While some herbalists maintain that a fresh herb/plant is medically more efficacious, I have not seen any preferences specified for either Pennyroyal or American Pennyroyal. Most herbals referred to the dried herb...so by omission one can assume dried is the preferred state. Why? I don't know.

Forms of internal dosage:
The British Herbal Pharmacopoeia, Mrs. Grieve, & Potter's call for a liquid extract to be taken. Hoffmann & de Baiiracli Levy use infusions. Lust calls for a tincture to be used.

As a reminder, the differences are:
Tincture: solution of substances (both active & inactive therapeutically) extracted from medicinal plants by the maceration or percolation of the plant with alcohol or alcohol-water solutions.

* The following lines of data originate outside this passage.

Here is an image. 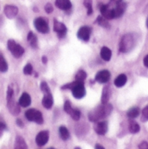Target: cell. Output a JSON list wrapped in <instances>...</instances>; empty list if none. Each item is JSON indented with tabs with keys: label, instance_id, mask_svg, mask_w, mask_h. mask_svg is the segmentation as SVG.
<instances>
[{
	"label": "cell",
	"instance_id": "ab89813d",
	"mask_svg": "<svg viewBox=\"0 0 148 149\" xmlns=\"http://www.w3.org/2000/svg\"><path fill=\"white\" fill-rule=\"evenodd\" d=\"M147 27L148 28V17H147Z\"/></svg>",
	"mask_w": 148,
	"mask_h": 149
},
{
	"label": "cell",
	"instance_id": "484cf974",
	"mask_svg": "<svg viewBox=\"0 0 148 149\" xmlns=\"http://www.w3.org/2000/svg\"><path fill=\"white\" fill-rule=\"evenodd\" d=\"M140 113V109L137 108V107H134V108L130 109L127 111V113H126V114H127V116H128L130 119H134V118H136V117L139 116Z\"/></svg>",
	"mask_w": 148,
	"mask_h": 149
},
{
	"label": "cell",
	"instance_id": "7402d4cb",
	"mask_svg": "<svg viewBox=\"0 0 148 149\" xmlns=\"http://www.w3.org/2000/svg\"><path fill=\"white\" fill-rule=\"evenodd\" d=\"M101 56L104 61H109L111 59L112 51L108 47H102L101 49Z\"/></svg>",
	"mask_w": 148,
	"mask_h": 149
},
{
	"label": "cell",
	"instance_id": "4316f807",
	"mask_svg": "<svg viewBox=\"0 0 148 149\" xmlns=\"http://www.w3.org/2000/svg\"><path fill=\"white\" fill-rule=\"evenodd\" d=\"M96 22L98 23L99 25H101V26H102V27H104V28L108 29V28L110 27L109 24L108 23V19H106V18H105L104 17H102V16H99V17H97Z\"/></svg>",
	"mask_w": 148,
	"mask_h": 149
},
{
	"label": "cell",
	"instance_id": "e575fe53",
	"mask_svg": "<svg viewBox=\"0 0 148 149\" xmlns=\"http://www.w3.org/2000/svg\"><path fill=\"white\" fill-rule=\"evenodd\" d=\"M139 149H148V143L147 141H142L139 145Z\"/></svg>",
	"mask_w": 148,
	"mask_h": 149
},
{
	"label": "cell",
	"instance_id": "9a60e30c",
	"mask_svg": "<svg viewBox=\"0 0 148 149\" xmlns=\"http://www.w3.org/2000/svg\"><path fill=\"white\" fill-rule=\"evenodd\" d=\"M94 131L99 135H104L108 132V122L107 121H97L94 125Z\"/></svg>",
	"mask_w": 148,
	"mask_h": 149
},
{
	"label": "cell",
	"instance_id": "7a4b0ae2",
	"mask_svg": "<svg viewBox=\"0 0 148 149\" xmlns=\"http://www.w3.org/2000/svg\"><path fill=\"white\" fill-rule=\"evenodd\" d=\"M62 89H70L72 91V95L76 99H81L86 95V89L84 87V82L74 81L71 83H68L63 85Z\"/></svg>",
	"mask_w": 148,
	"mask_h": 149
},
{
	"label": "cell",
	"instance_id": "1f68e13d",
	"mask_svg": "<svg viewBox=\"0 0 148 149\" xmlns=\"http://www.w3.org/2000/svg\"><path fill=\"white\" fill-rule=\"evenodd\" d=\"M40 88L42 91V93L47 92V91H50V88H49V85L47 84L46 81H42L40 84Z\"/></svg>",
	"mask_w": 148,
	"mask_h": 149
},
{
	"label": "cell",
	"instance_id": "f35d334b",
	"mask_svg": "<svg viewBox=\"0 0 148 149\" xmlns=\"http://www.w3.org/2000/svg\"><path fill=\"white\" fill-rule=\"evenodd\" d=\"M95 149H105L101 145H100V144H96L95 145Z\"/></svg>",
	"mask_w": 148,
	"mask_h": 149
},
{
	"label": "cell",
	"instance_id": "ba28073f",
	"mask_svg": "<svg viewBox=\"0 0 148 149\" xmlns=\"http://www.w3.org/2000/svg\"><path fill=\"white\" fill-rule=\"evenodd\" d=\"M64 111L66 112L67 113H69L72 119L74 120H80L81 118V112L80 110H78L77 109H73L72 108V105H71V102L69 101H66L65 103H64Z\"/></svg>",
	"mask_w": 148,
	"mask_h": 149
},
{
	"label": "cell",
	"instance_id": "cb8c5ba5",
	"mask_svg": "<svg viewBox=\"0 0 148 149\" xmlns=\"http://www.w3.org/2000/svg\"><path fill=\"white\" fill-rule=\"evenodd\" d=\"M59 134H60L61 138L63 141H67L70 137V134H69V132L68 128L66 127H64V126H62V127H59Z\"/></svg>",
	"mask_w": 148,
	"mask_h": 149
},
{
	"label": "cell",
	"instance_id": "603a6c76",
	"mask_svg": "<svg viewBox=\"0 0 148 149\" xmlns=\"http://www.w3.org/2000/svg\"><path fill=\"white\" fill-rule=\"evenodd\" d=\"M110 88L108 86H106L103 88V92H102V96H101V103L102 104H107L108 102V100L110 98Z\"/></svg>",
	"mask_w": 148,
	"mask_h": 149
},
{
	"label": "cell",
	"instance_id": "836d02e7",
	"mask_svg": "<svg viewBox=\"0 0 148 149\" xmlns=\"http://www.w3.org/2000/svg\"><path fill=\"white\" fill-rule=\"evenodd\" d=\"M142 117L144 120H148V105L142 110Z\"/></svg>",
	"mask_w": 148,
	"mask_h": 149
},
{
	"label": "cell",
	"instance_id": "8d00e7d4",
	"mask_svg": "<svg viewBox=\"0 0 148 149\" xmlns=\"http://www.w3.org/2000/svg\"><path fill=\"white\" fill-rule=\"evenodd\" d=\"M144 64H145V66L148 68V55L147 56H145V58H144Z\"/></svg>",
	"mask_w": 148,
	"mask_h": 149
},
{
	"label": "cell",
	"instance_id": "f546056e",
	"mask_svg": "<svg viewBox=\"0 0 148 149\" xmlns=\"http://www.w3.org/2000/svg\"><path fill=\"white\" fill-rule=\"evenodd\" d=\"M84 6L88 10V15H91L93 13V7H92V0H84L83 2Z\"/></svg>",
	"mask_w": 148,
	"mask_h": 149
},
{
	"label": "cell",
	"instance_id": "d6a6232c",
	"mask_svg": "<svg viewBox=\"0 0 148 149\" xmlns=\"http://www.w3.org/2000/svg\"><path fill=\"white\" fill-rule=\"evenodd\" d=\"M44 10H45L46 13L50 14V13H52V12H53L54 8H53V5H52L50 3H46V4H45V6H44Z\"/></svg>",
	"mask_w": 148,
	"mask_h": 149
},
{
	"label": "cell",
	"instance_id": "3957f363",
	"mask_svg": "<svg viewBox=\"0 0 148 149\" xmlns=\"http://www.w3.org/2000/svg\"><path fill=\"white\" fill-rule=\"evenodd\" d=\"M13 89L9 87L7 89V108L13 115H17L20 113V105L14 99Z\"/></svg>",
	"mask_w": 148,
	"mask_h": 149
},
{
	"label": "cell",
	"instance_id": "277c9868",
	"mask_svg": "<svg viewBox=\"0 0 148 149\" xmlns=\"http://www.w3.org/2000/svg\"><path fill=\"white\" fill-rule=\"evenodd\" d=\"M134 45V40L133 37L131 34H126L122 37L120 42V52L126 53L130 51Z\"/></svg>",
	"mask_w": 148,
	"mask_h": 149
},
{
	"label": "cell",
	"instance_id": "83f0119b",
	"mask_svg": "<svg viewBox=\"0 0 148 149\" xmlns=\"http://www.w3.org/2000/svg\"><path fill=\"white\" fill-rule=\"evenodd\" d=\"M8 70V64L2 54H0V71L6 72Z\"/></svg>",
	"mask_w": 148,
	"mask_h": 149
},
{
	"label": "cell",
	"instance_id": "ffe728a7",
	"mask_svg": "<svg viewBox=\"0 0 148 149\" xmlns=\"http://www.w3.org/2000/svg\"><path fill=\"white\" fill-rule=\"evenodd\" d=\"M126 81H127V78H126V74H120V75H118L117 78L115 79V81H114V85H115L117 88H121V87H123V86L126 83Z\"/></svg>",
	"mask_w": 148,
	"mask_h": 149
},
{
	"label": "cell",
	"instance_id": "e0dca14e",
	"mask_svg": "<svg viewBox=\"0 0 148 149\" xmlns=\"http://www.w3.org/2000/svg\"><path fill=\"white\" fill-rule=\"evenodd\" d=\"M19 105L20 107L23 108H27L28 106L31 105V95L28 93H23V95H21V97L19 98Z\"/></svg>",
	"mask_w": 148,
	"mask_h": 149
},
{
	"label": "cell",
	"instance_id": "44dd1931",
	"mask_svg": "<svg viewBox=\"0 0 148 149\" xmlns=\"http://www.w3.org/2000/svg\"><path fill=\"white\" fill-rule=\"evenodd\" d=\"M15 149H28L24 139L21 136H17L15 141Z\"/></svg>",
	"mask_w": 148,
	"mask_h": 149
},
{
	"label": "cell",
	"instance_id": "f1b7e54d",
	"mask_svg": "<svg viewBox=\"0 0 148 149\" xmlns=\"http://www.w3.org/2000/svg\"><path fill=\"white\" fill-rule=\"evenodd\" d=\"M86 78H87V73L84 70H79L75 74V81L84 82Z\"/></svg>",
	"mask_w": 148,
	"mask_h": 149
},
{
	"label": "cell",
	"instance_id": "2e32d148",
	"mask_svg": "<svg viewBox=\"0 0 148 149\" xmlns=\"http://www.w3.org/2000/svg\"><path fill=\"white\" fill-rule=\"evenodd\" d=\"M99 7H100V10H101V16L102 17H104L108 20L113 18V11H112L111 9L108 6V4L101 3Z\"/></svg>",
	"mask_w": 148,
	"mask_h": 149
},
{
	"label": "cell",
	"instance_id": "8992f818",
	"mask_svg": "<svg viewBox=\"0 0 148 149\" xmlns=\"http://www.w3.org/2000/svg\"><path fill=\"white\" fill-rule=\"evenodd\" d=\"M25 117L28 120L34 121L37 124H42L43 123V117H42V113L37 109H28L25 112Z\"/></svg>",
	"mask_w": 148,
	"mask_h": 149
},
{
	"label": "cell",
	"instance_id": "b9f144b4",
	"mask_svg": "<svg viewBox=\"0 0 148 149\" xmlns=\"http://www.w3.org/2000/svg\"><path fill=\"white\" fill-rule=\"evenodd\" d=\"M49 149H56V148H49Z\"/></svg>",
	"mask_w": 148,
	"mask_h": 149
},
{
	"label": "cell",
	"instance_id": "d4e9b609",
	"mask_svg": "<svg viewBox=\"0 0 148 149\" xmlns=\"http://www.w3.org/2000/svg\"><path fill=\"white\" fill-rule=\"evenodd\" d=\"M129 130H130V132L132 134H137L140 130V125L134 120H130V122H129Z\"/></svg>",
	"mask_w": 148,
	"mask_h": 149
},
{
	"label": "cell",
	"instance_id": "d6986e66",
	"mask_svg": "<svg viewBox=\"0 0 148 149\" xmlns=\"http://www.w3.org/2000/svg\"><path fill=\"white\" fill-rule=\"evenodd\" d=\"M27 40L28 42H30L31 48L33 49H37L38 47V41H37V37L32 32V31H30L28 33V36H27Z\"/></svg>",
	"mask_w": 148,
	"mask_h": 149
},
{
	"label": "cell",
	"instance_id": "4dcf8cb0",
	"mask_svg": "<svg viewBox=\"0 0 148 149\" xmlns=\"http://www.w3.org/2000/svg\"><path fill=\"white\" fill-rule=\"evenodd\" d=\"M33 73V67L31 63H27L24 68V74L30 75Z\"/></svg>",
	"mask_w": 148,
	"mask_h": 149
},
{
	"label": "cell",
	"instance_id": "d590c367",
	"mask_svg": "<svg viewBox=\"0 0 148 149\" xmlns=\"http://www.w3.org/2000/svg\"><path fill=\"white\" fill-rule=\"evenodd\" d=\"M17 126H18V127H24V122H23L20 119H17Z\"/></svg>",
	"mask_w": 148,
	"mask_h": 149
},
{
	"label": "cell",
	"instance_id": "4fadbf2b",
	"mask_svg": "<svg viewBox=\"0 0 148 149\" xmlns=\"http://www.w3.org/2000/svg\"><path fill=\"white\" fill-rule=\"evenodd\" d=\"M111 77V74L108 70H101L95 75V81L99 83H106L109 81Z\"/></svg>",
	"mask_w": 148,
	"mask_h": 149
},
{
	"label": "cell",
	"instance_id": "60d3db41",
	"mask_svg": "<svg viewBox=\"0 0 148 149\" xmlns=\"http://www.w3.org/2000/svg\"><path fill=\"white\" fill-rule=\"evenodd\" d=\"M74 149H81V148H78V147H77V148H74Z\"/></svg>",
	"mask_w": 148,
	"mask_h": 149
},
{
	"label": "cell",
	"instance_id": "7c38bea8",
	"mask_svg": "<svg viewBox=\"0 0 148 149\" xmlns=\"http://www.w3.org/2000/svg\"><path fill=\"white\" fill-rule=\"evenodd\" d=\"M42 106L47 109H50L52 108L54 100H53V96L50 91H47L43 93V98H42Z\"/></svg>",
	"mask_w": 148,
	"mask_h": 149
},
{
	"label": "cell",
	"instance_id": "74e56055",
	"mask_svg": "<svg viewBox=\"0 0 148 149\" xmlns=\"http://www.w3.org/2000/svg\"><path fill=\"white\" fill-rule=\"evenodd\" d=\"M42 62L44 64H46V63H47V62H48V58H47L45 56H42Z\"/></svg>",
	"mask_w": 148,
	"mask_h": 149
},
{
	"label": "cell",
	"instance_id": "5b68a950",
	"mask_svg": "<svg viewBox=\"0 0 148 149\" xmlns=\"http://www.w3.org/2000/svg\"><path fill=\"white\" fill-rule=\"evenodd\" d=\"M7 46H8L9 50L12 54V56L14 57H16V58L21 57L24 55V49L21 45H19L18 43H17L12 39H10L7 42Z\"/></svg>",
	"mask_w": 148,
	"mask_h": 149
},
{
	"label": "cell",
	"instance_id": "9c48e42d",
	"mask_svg": "<svg viewBox=\"0 0 148 149\" xmlns=\"http://www.w3.org/2000/svg\"><path fill=\"white\" fill-rule=\"evenodd\" d=\"M54 31L57 34L59 38H63L67 34V27L64 24L59 22L56 19H54Z\"/></svg>",
	"mask_w": 148,
	"mask_h": 149
},
{
	"label": "cell",
	"instance_id": "52a82bcc",
	"mask_svg": "<svg viewBox=\"0 0 148 149\" xmlns=\"http://www.w3.org/2000/svg\"><path fill=\"white\" fill-rule=\"evenodd\" d=\"M34 26L40 33L46 34L49 31V27L47 20L43 17H37L34 20Z\"/></svg>",
	"mask_w": 148,
	"mask_h": 149
},
{
	"label": "cell",
	"instance_id": "ac0fdd59",
	"mask_svg": "<svg viewBox=\"0 0 148 149\" xmlns=\"http://www.w3.org/2000/svg\"><path fill=\"white\" fill-rule=\"evenodd\" d=\"M56 6L63 10H68L71 8L72 4L70 0H56Z\"/></svg>",
	"mask_w": 148,
	"mask_h": 149
},
{
	"label": "cell",
	"instance_id": "6da1fadb",
	"mask_svg": "<svg viewBox=\"0 0 148 149\" xmlns=\"http://www.w3.org/2000/svg\"><path fill=\"white\" fill-rule=\"evenodd\" d=\"M112 110H113V106L111 104L108 103L102 104L88 113V119L92 122L100 121L101 119H104L107 116H108L111 113Z\"/></svg>",
	"mask_w": 148,
	"mask_h": 149
},
{
	"label": "cell",
	"instance_id": "8fae6325",
	"mask_svg": "<svg viewBox=\"0 0 148 149\" xmlns=\"http://www.w3.org/2000/svg\"><path fill=\"white\" fill-rule=\"evenodd\" d=\"M49 138V134L48 131H41L37 134L36 137V143L37 144V146L42 147L47 144Z\"/></svg>",
	"mask_w": 148,
	"mask_h": 149
},
{
	"label": "cell",
	"instance_id": "5bb4252c",
	"mask_svg": "<svg viewBox=\"0 0 148 149\" xmlns=\"http://www.w3.org/2000/svg\"><path fill=\"white\" fill-rule=\"evenodd\" d=\"M3 11H4V14L5 16L11 19V18H14L17 13H18V8L15 5H10V4H7L4 6V9H3Z\"/></svg>",
	"mask_w": 148,
	"mask_h": 149
},
{
	"label": "cell",
	"instance_id": "30bf717a",
	"mask_svg": "<svg viewBox=\"0 0 148 149\" xmlns=\"http://www.w3.org/2000/svg\"><path fill=\"white\" fill-rule=\"evenodd\" d=\"M91 35V28H89L88 26H82L79 29L78 32H77V37L79 39L84 41V42H88L90 38Z\"/></svg>",
	"mask_w": 148,
	"mask_h": 149
}]
</instances>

Liquid extract: product obtained by treating plant material with a solvent or mixture of solvents designed to extract the desired constituents.
Infusion: made by pouring a given volume of boiling or just boiled water over a given quantity weight of herb and letting it steep/infuse for a given time.
Always cover to keep the volatile oils in the infusion...otherwise they'll escape...evaporating into the air.